El incremento de los suicidios coincide, paradójicamente, con el generalizado desinterés hacia la muerte, borrada del mapa en sociedades que se consideran ajenas al inexorable final. Como en Highlander de Connery, nos creemos inmortales. Y por eso dejamos de darle importancia a cuestiones tan trascendentales como engendrar hijos, porque ya nos las apañaremos sin ellos al vivir más que Matusalén. Otorgamos a los avances biomédicos o a las terapias rejuvenecedoras una mágica capacidad para detener el paso del tiempo, al resultar incompatible el deterioro derivado de la edad con un mundo dominado por esa cretina convicción en la perpetuidad humana.
• • •
Instrucciones:
1. Sustituye "inmortales" por "eternos" en el texto sobre los suicidios y transcribe todo lo que va desde "El incremento de" hasta "la perpetuidad humana.".
2. Prosigue el texto sobre los suicidios y el desinterés por la muerte a partir de su última oración.

Material proporcionado:
• • •
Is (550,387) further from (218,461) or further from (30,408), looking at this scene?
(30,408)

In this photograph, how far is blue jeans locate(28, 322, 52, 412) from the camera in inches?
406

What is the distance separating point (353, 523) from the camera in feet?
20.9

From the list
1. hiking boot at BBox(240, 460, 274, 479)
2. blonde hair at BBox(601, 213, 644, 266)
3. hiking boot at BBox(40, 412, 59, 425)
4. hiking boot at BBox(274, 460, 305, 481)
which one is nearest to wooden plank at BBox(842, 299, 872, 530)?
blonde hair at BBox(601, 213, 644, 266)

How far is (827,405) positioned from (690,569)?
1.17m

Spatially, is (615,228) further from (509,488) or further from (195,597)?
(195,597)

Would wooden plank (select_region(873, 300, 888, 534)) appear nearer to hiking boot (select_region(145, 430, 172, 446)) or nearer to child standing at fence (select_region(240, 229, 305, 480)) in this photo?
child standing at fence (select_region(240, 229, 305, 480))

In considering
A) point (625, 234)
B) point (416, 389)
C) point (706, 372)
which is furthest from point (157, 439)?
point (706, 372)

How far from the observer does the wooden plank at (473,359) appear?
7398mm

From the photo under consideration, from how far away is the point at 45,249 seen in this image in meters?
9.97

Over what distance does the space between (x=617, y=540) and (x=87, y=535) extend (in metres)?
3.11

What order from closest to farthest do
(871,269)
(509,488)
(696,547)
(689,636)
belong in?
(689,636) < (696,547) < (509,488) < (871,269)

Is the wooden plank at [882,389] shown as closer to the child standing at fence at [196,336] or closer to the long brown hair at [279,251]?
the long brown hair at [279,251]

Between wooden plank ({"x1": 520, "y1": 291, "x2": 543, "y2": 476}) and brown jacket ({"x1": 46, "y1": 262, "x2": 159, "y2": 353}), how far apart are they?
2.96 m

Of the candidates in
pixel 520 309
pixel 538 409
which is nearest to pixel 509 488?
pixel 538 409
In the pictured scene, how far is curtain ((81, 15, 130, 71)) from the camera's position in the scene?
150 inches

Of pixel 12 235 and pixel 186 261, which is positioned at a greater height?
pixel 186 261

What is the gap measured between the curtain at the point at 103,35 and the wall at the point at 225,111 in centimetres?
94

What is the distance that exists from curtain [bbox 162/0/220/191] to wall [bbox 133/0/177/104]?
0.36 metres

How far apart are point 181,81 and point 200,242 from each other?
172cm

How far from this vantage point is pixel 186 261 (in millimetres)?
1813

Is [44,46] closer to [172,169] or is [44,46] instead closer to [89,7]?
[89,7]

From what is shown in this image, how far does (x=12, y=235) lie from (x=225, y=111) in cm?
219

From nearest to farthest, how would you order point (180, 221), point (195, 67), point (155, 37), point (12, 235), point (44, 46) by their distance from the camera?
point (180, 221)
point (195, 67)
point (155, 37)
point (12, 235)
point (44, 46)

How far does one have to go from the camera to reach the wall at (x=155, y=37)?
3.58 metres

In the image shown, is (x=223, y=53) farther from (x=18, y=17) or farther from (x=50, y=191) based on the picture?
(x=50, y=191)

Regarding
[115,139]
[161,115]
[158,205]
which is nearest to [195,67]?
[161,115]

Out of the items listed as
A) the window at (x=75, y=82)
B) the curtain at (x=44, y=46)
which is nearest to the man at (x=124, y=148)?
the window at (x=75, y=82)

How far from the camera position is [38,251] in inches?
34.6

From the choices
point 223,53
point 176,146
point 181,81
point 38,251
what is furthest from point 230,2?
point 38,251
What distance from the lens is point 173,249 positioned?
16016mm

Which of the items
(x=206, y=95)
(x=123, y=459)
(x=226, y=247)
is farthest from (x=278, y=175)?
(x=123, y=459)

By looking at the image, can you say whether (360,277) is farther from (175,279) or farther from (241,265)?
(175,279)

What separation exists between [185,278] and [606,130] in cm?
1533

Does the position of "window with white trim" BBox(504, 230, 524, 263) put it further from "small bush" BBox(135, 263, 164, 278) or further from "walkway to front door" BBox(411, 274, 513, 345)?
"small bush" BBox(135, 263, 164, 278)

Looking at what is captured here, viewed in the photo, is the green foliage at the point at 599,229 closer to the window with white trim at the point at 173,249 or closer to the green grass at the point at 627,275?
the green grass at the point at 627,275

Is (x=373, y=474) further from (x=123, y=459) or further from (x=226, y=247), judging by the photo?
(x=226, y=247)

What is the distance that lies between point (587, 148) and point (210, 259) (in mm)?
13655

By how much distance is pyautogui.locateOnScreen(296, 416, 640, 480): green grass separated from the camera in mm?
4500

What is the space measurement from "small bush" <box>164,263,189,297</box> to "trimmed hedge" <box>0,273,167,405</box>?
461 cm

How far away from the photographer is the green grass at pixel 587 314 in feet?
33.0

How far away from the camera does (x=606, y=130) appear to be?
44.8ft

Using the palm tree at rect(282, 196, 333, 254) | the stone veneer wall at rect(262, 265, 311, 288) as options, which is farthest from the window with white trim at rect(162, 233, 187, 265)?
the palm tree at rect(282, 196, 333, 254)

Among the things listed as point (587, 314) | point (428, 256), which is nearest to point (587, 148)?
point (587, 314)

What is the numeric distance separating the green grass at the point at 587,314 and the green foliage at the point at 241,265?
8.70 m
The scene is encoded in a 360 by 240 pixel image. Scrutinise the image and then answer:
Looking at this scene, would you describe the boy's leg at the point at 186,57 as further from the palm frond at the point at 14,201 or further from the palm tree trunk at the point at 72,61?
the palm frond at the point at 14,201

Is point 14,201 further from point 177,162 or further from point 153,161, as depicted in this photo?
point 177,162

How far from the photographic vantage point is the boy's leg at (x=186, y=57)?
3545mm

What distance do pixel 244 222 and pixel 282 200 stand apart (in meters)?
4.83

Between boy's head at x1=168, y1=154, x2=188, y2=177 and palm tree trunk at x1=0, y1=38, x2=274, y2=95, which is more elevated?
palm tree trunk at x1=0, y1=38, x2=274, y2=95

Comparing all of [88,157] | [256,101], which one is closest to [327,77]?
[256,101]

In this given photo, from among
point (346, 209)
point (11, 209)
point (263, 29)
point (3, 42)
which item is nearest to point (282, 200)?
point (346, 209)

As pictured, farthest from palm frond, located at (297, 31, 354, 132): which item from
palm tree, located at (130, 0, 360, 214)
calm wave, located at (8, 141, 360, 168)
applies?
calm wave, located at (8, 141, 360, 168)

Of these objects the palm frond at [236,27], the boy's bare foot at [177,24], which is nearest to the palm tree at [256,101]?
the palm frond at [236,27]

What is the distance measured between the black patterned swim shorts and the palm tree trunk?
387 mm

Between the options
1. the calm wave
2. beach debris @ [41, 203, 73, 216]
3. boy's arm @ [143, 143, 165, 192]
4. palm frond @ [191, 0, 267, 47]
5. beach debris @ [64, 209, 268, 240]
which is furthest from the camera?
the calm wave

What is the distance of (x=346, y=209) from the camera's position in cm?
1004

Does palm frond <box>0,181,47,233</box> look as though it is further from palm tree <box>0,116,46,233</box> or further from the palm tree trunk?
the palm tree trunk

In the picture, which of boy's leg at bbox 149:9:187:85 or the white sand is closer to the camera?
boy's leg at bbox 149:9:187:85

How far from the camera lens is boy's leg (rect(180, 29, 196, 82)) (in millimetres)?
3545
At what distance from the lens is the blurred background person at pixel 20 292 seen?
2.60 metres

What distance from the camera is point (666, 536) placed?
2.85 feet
• • •
Respuestas por número:
1.
El incremento de los suicidios coincide, paradójicamente, con el generalizado desinterés hacia la muerte, borrada del mapa en sociedades que se consideran ajenas al inexorable final. Como en Highlander de Connery, nos creemos eternos. Y por eso dejamos de darle importancia a cuestiones tan trascendentales como engendrar hijos, porque ya nos las apañaremos sin ellos al vivir más que Matusalén. Otorgamos a los avances biomédicos o a las terapias rejuvenecedoras una mágica capacidad para detener el paso del tiempo, al resultar incompatible el deterioro derivado de la edad con un mundo dominado por esa cretina convicción en la perpetuidad humana.

2.
El impacto que sobre este escenario tiene el imparable repliegue contemporáneo del cristianismo es de órdago. El endiosamiento individual ha ocupado el espacio de la divinidad: de ahí el carácter imperecedero de cuantos recorremos las calles, encantados de mirar con recogimiento hacia nuestros propios ombligos. Nada queremos saber de lo que huela a parca, ni la tenemos en cuenta en la vida cotidiana, desafiando incluso los peligros inminentes cuando acechan, como sucede con los que se despeñan al hacerse selfis. Hasta despedimos con desdén a los que se van, dispensándoles exequias que cada vez tienen más de extravagancias paganas de la peor condición.
Que demos la espalda a la muerte no es contradictorio, en nuestros días, con esa deplorable cultura orientada a potenciarla. Es el caso de la eutanasia, ocultada bajo un sinfín de eufemismos para dulcificar su tétrico semblante y convertirla en supuesta benevolencia. O del aborto, enmascarado en perífrasis que no logran tampoco disimular su siniestro propósito. Es decir: la extendida indiferencia hacia el término de la vida comparte hoy espacio con fenómenos que apuntan a su omnipresencia social, algo que confirma lo desnortado de esta época.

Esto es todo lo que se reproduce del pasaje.